Sadece 7 hektar büyüklüğündeki ada, 18. yüzyılın sonlarında veba salgını sırasında karantina alanı olarak kullanılmaya başlandı. Diğer karantina merkezleri dolunca, hastalığa yakalanan kişiler buraya gönderildi. Vebadan ölenler toplu çukurlara gömüldü ya da yakıldı. 1922’ye kadar karantina istasyonu olarak kullanılan tesis, bu tarihten sonra akıl hastanesine dönüştürüldü ve 1968 yılında kapatıldı.
160 KİŞİNİN CESEDİ BULUNUYOR
Yıllar içinde adada yaklaşık 160 bin kişinin öldüğü, cesetlerinin gömüldüğü veya yakıldığı tahmin ediliyor. Aradan geçen yarım asırda adadaki yapılar harap hale geldi. Yerel yetkililer, binaların çökme riski nedeniyle burayı turistler için “tehlikeli bölge” ilan etti.
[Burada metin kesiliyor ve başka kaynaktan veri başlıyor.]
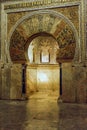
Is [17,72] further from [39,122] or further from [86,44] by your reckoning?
[39,122]

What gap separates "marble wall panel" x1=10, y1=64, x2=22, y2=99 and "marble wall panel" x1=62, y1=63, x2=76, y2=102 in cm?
190

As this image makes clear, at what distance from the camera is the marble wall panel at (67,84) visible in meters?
8.48

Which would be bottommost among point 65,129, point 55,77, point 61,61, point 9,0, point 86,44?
point 65,129

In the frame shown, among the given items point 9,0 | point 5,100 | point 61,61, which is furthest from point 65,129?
point 9,0

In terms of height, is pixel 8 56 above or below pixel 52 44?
below

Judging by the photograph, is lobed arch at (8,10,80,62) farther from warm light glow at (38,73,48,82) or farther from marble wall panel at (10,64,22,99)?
warm light glow at (38,73,48,82)

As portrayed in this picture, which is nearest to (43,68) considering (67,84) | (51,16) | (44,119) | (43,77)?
(43,77)

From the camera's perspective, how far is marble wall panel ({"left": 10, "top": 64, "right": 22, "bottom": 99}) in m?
9.13

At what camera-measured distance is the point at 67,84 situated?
337 inches

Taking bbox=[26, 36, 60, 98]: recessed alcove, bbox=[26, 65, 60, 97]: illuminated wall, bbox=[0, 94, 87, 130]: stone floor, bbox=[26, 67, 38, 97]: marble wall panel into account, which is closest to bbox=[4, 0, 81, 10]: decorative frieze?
bbox=[26, 36, 60, 98]: recessed alcove

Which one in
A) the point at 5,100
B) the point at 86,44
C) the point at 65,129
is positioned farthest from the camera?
the point at 5,100

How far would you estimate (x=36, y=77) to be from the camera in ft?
40.2

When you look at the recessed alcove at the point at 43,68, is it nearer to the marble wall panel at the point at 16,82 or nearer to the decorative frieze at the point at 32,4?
the marble wall panel at the point at 16,82

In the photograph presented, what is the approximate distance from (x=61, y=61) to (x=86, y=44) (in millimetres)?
1212
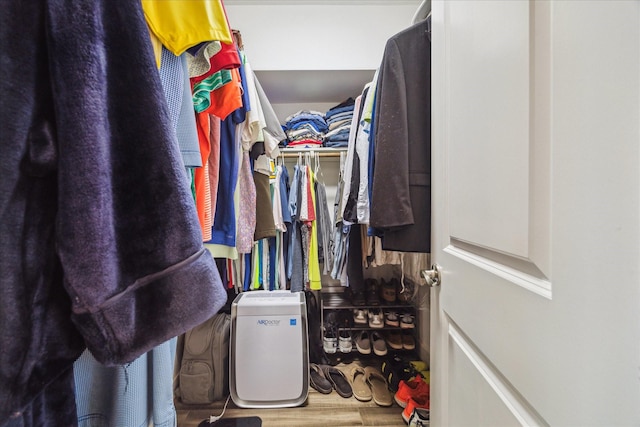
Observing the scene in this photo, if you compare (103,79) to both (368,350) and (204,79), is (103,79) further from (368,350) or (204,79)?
(368,350)

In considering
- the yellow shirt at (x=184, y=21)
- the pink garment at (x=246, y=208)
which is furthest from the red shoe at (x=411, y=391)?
the yellow shirt at (x=184, y=21)

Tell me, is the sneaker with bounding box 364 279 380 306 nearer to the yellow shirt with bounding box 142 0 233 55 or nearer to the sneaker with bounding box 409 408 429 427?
the sneaker with bounding box 409 408 429 427

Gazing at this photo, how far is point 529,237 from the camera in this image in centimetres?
33

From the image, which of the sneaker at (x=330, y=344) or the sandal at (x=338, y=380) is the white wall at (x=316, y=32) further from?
the sandal at (x=338, y=380)

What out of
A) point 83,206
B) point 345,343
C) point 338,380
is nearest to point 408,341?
point 345,343

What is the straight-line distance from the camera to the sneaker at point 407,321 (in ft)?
5.11

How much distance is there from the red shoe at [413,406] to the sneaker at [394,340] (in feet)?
1.12

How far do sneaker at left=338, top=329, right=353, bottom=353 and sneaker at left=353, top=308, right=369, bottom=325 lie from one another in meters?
→ 0.11

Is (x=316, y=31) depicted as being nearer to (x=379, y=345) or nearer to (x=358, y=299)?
(x=358, y=299)

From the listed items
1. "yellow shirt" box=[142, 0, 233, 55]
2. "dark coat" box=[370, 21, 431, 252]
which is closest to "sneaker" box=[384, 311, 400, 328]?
"dark coat" box=[370, 21, 431, 252]

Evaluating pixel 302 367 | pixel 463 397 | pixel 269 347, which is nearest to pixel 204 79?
pixel 463 397

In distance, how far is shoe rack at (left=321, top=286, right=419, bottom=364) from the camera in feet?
5.12

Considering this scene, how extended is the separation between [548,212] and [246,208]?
1.01 meters

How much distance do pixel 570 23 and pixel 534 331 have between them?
1.25 feet
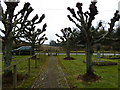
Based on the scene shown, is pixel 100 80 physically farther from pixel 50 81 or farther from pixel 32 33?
pixel 32 33

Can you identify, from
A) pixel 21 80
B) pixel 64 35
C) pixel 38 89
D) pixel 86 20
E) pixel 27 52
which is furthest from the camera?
pixel 27 52

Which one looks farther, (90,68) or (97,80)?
(90,68)

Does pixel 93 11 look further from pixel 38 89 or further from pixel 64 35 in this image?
pixel 64 35

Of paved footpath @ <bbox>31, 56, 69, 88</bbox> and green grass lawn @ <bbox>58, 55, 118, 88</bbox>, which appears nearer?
green grass lawn @ <bbox>58, 55, 118, 88</bbox>

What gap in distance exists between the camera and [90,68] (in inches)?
337

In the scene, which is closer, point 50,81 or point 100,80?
point 100,80

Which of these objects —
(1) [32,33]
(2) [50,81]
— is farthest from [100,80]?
(1) [32,33]

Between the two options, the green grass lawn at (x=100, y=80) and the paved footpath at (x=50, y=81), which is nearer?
the green grass lawn at (x=100, y=80)

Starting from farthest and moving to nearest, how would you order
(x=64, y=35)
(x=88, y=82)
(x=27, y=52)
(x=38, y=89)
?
(x=27, y=52), (x=64, y=35), (x=88, y=82), (x=38, y=89)

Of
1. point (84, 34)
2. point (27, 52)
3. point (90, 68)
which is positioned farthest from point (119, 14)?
point (27, 52)

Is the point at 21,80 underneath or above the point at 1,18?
underneath

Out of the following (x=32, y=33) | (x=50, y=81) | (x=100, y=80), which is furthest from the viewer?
(x=32, y=33)

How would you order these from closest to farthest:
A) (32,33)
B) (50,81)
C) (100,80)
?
1. (100,80)
2. (50,81)
3. (32,33)

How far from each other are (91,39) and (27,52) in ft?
92.6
GİZLİ BİR ŞEKİLDE ADAYA GİRDİ
Tüm yasağa rağmen İngiliz kaşifler Matt Nadin ve Andy Thompson, 2020 yılında YouTube kanalları “Finders Beepers History Seekers” aracılığıyla adaya ulaşmayı başardı. Nadin, adada yaşadıklarını, “Karanlık bir tarihin izleri her yerde hissediliyordu. Cesetler yakılmış, ada hiçbir zaman temizlenmemiş. Akıl hastanesi döneminde de insanların gözlerden uzak korkunç deneylere maruz bırakıldığı biliniyor” sözleriyle anlattı.
YILLARDIR KİMSE UĞRAMIYOR
Nadin, ziyaret sırasında çan sesleri duyduklarını ve bu anın kendisini ürküttüğünü belirterek, “Binaların kemerlerinden ve kiremitlerinden başlangıçta güzel yapılar olduğu anlaşılıyordu, ancak her yer doğanın etkisiyle çürümüş durumdaydı. Yıllardır buraya neredeyse kimsenin ayak basmadığı belliydi” dedi.